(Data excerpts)
********************
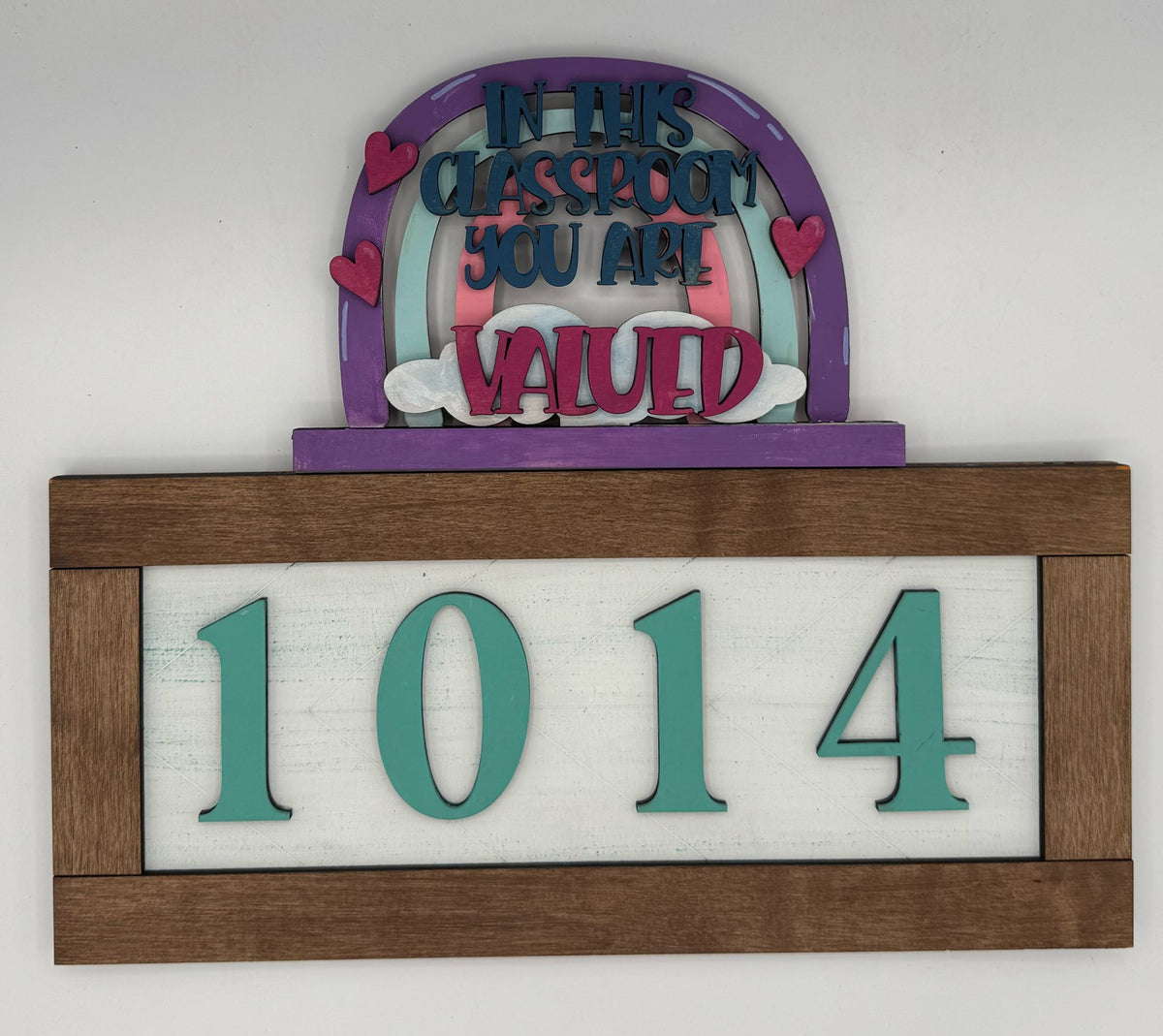 Drop In IN this Classroom 3D LASER PROJECT -G419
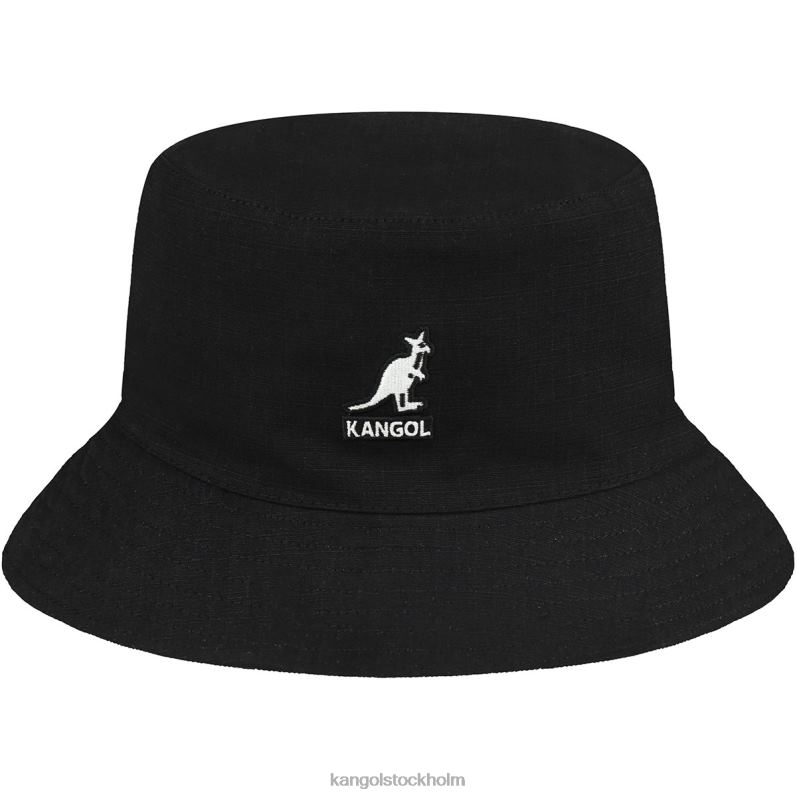 Kangol unisex- ripstop essential rev skopa B0ZLB517 Tillbehör svart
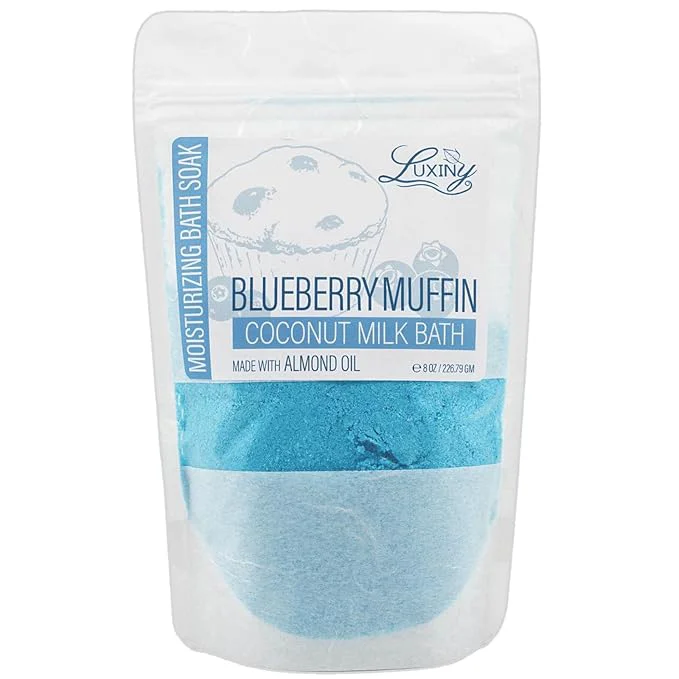 Powerful Luxiny Vegan Milk Bath Soak Made Elegant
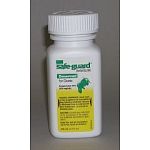 For the removal and control of stomach worms and intestinal worms. For use in goats, beef and dairy cattle. Under conditions of continued exposure to parasites retreatment may be needed after 4 to 6 weeks.  The recommended dose of 2.3 ml for each 100 lb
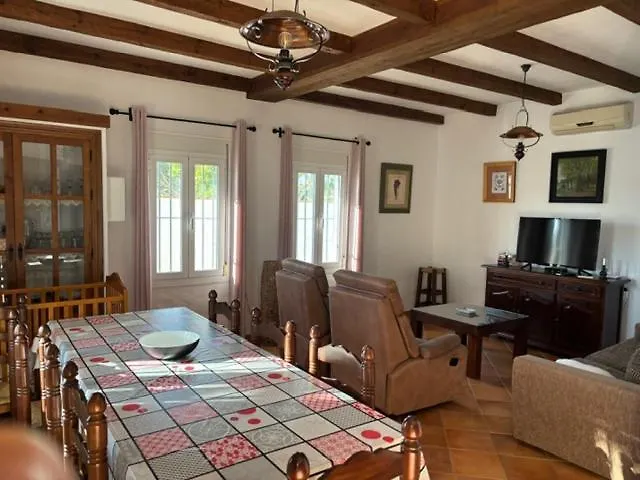 Rancapinos En Rocheviejo Conil Casa de Férias Cádis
********************
DIRECTIONS
Please copy exactly the lines from the one containing "Powerful Luxiny Vegan" through the end of the records above, leaving out every picture.

EXPECTED ANSWER
 Powerful Luxiny Vegan Milk Bath Soak Made Elegant
 For the removal and control of stomach worms and intestinal worms. For use in goats, beef and dairy cattle. Under conditions of continued exposure to parasites retreatment may be needed after 4 to 6 weeks.  The recommended dose of 2.3 ml for each 100 lb
 Rancapinos En Rocheviejo Conil Casa de Férias Cádis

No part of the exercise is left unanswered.